*What this task involves*: Retype the lines below word for word, leaving out the pictures.

════════

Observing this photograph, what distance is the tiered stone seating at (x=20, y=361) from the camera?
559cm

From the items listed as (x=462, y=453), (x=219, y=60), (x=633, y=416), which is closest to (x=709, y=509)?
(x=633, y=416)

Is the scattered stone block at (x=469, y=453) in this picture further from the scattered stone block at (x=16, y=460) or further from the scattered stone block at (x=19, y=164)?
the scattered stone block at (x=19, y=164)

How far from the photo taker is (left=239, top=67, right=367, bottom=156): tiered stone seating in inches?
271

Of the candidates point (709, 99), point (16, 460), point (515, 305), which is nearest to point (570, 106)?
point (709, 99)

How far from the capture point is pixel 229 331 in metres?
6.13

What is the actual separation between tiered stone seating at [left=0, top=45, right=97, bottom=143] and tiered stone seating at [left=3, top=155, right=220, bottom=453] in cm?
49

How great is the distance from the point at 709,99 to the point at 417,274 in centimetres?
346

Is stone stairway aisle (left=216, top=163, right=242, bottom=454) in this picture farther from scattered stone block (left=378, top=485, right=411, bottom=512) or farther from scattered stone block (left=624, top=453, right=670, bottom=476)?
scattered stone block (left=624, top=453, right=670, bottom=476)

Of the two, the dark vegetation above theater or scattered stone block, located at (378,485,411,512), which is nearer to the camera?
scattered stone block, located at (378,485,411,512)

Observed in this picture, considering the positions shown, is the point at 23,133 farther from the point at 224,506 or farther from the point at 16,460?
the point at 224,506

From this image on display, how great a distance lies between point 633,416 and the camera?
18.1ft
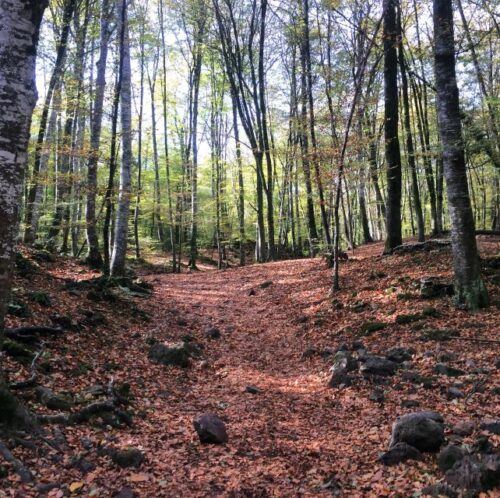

════════

*In response*:
Observing this photograph, what distance is the tiered stone seating at (x=20, y=361) from the camera?
559cm

From the items listed as (x=462, y=453), (x=219, y=60), (x=633, y=416), which is closest to (x=709, y=509)?
(x=633, y=416)

Is the scattered stone block at (x=469, y=453) in this picture further from the scattered stone block at (x=16, y=460) or further from the scattered stone block at (x=19, y=164)?
the scattered stone block at (x=19, y=164)

How far from the photo taker is (left=239, top=67, right=367, bottom=156): tiered stone seating in inches?
271

Of the candidates point (709, 99), point (16, 460), point (515, 305), which is nearest to point (570, 106)?
point (709, 99)

How far from the capture point is pixel 229 331 in metres?
6.13

What is the actual separation between tiered stone seating at [left=0, top=45, right=97, bottom=143] and tiered stone seating at [left=3, top=155, right=220, bottom=453] in cm?
49

How great is the distance from the point at 709,99 to the point at 417,274 in centimetres?
346

Is stone stairway aisle (left=216, top=163, right=242, bottom=454) in this picture farther from scattered stone block (left=378, top=485, right=411, bottom=512) or farther from scattered stone block (left=624, top=453, right=670, bottom=476)?
scattered stone block (left=624, top=453, right=670, bottom=476)

Of the two, the dark vegetation above theater or scattered stone block, located at (378,485,411,512), which is nearer to the camera?
scattered stone block, located at (378,485,411,512)

Observed in this picture, considering the positions shown, is the point at 23,133 farther from the point at 224,506 or farther from the point at 16,460?
the point at 224,506

From this image on display, how great a distance lies between point 633,416 and the camera?
18.1ft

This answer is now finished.